Dinner that evening was semovita, garri ogbono and vegetable soup ( I don’t even know how to begin to describe it!). Another early rise on Saturday morning and a breakfast of fried potatoes and yams with egg sauce and bread (almost a whole loaf each! Nigerians really know how to eat!) and tea, then we were off on a hike to a beautiful waterfall upstream. The track was very steep in parts and some of the girls were very ill equipped for hiking in terms of their clothing and shoes so struggled, but overcame their fears as they slid down gravel paths on their backsides! We arrived at the top of a gorgeous waterfall which was about 50ft high. A few of the guys jumped off (after watching one of the village boys do it to check it was deep enough!), but I was weary as I knew I’d have to take tablets to prevent sickness afterwards. I think we’ll have to get a group together and go back and just do it one weekend soon though, you only live once.   

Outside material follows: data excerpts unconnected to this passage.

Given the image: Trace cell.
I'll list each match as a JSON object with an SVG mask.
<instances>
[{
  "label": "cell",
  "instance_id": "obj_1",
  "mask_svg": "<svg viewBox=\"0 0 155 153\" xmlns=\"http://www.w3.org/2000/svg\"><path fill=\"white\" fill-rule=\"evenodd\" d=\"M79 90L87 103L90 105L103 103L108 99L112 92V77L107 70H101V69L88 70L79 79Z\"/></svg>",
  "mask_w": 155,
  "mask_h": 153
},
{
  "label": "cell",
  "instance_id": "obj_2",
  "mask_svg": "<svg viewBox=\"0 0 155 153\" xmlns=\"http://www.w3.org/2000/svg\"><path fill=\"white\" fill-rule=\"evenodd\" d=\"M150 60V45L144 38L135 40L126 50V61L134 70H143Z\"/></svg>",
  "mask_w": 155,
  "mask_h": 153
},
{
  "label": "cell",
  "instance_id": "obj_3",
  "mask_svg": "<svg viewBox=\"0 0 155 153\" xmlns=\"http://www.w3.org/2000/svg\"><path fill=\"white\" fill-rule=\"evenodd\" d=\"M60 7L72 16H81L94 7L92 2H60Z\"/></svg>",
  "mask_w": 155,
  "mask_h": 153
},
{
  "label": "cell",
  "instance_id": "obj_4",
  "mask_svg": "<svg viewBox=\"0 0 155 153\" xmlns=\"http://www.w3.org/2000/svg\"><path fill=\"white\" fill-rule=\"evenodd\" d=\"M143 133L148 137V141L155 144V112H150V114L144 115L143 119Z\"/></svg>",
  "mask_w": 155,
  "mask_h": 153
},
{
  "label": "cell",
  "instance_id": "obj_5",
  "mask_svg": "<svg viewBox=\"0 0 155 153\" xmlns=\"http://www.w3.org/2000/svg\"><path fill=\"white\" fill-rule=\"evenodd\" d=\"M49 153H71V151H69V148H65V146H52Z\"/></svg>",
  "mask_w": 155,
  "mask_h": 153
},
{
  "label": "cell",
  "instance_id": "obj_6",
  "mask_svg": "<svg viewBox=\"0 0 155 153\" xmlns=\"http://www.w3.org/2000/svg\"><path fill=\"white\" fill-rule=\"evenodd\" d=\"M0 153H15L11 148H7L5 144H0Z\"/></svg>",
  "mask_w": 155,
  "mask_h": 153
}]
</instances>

So over all my camp experience was defiantly less traumatic than I expected. The pit dug for a toilet was usable, the bugs were annoying but didn’t bite and being able to get a good nights sleep (with earplugs to drown out the snoring coming from the ghetto) just makes everything seem slightly less taxing. Once home, my shower had never felt so good, washing off all the grime of 3 days of built up sunscreen and insect repellent felt like heaven! I’ll never take my little apartment for granted again J

The campsite from up on a hill

I have started going to the Jos Prison to do outreach and bible study with the women there. The women’s compound is small and the ratio of guards to prisoners is ludicrous. There were 7 prisoners this week when I went and 9 guards sitting around talking, sewing, eating, reading and sleeping. I won’t comment on the Nigerian governments use of funding. The woman for the most part are in prison for petty crimes like stealing a cell phone or not being able pay a debt, and are only there because they don’t have the money to bribe their way out of the system. Some of the women however are serving life sentences, most for murder of their husbands mistresses. The women are so welcoming and cheerful despite their circumstances and not hardened emotionally as I presumed they would be. I am working alongside a women who runs a halfway house for prostitutes who are trying to rehabilitate and so having that resource at our disposal is a blessing as a lot of the women were prostituting before being arrested and don't have their bail money (sometimes as little as $25NZD) or anyone willing to pay it, and would out of necessity be forced to go back to prostitution after being released. Please pray for a good lawyer, a quick court date and release for a 19 year old girl named Blessing. We are hoping to get her into Grace Gardens (the halfway house) as her family have disowned her since her arrest. 
Off to buy medications this morning at the pharmacy for clinic tomorrow with the Muslim women from Blind Town. Always a long and drawn out process that demands maximum patience, but I have to remember the benefits also, like that we can buy whatever we need without a prescription! Yay Nigeria!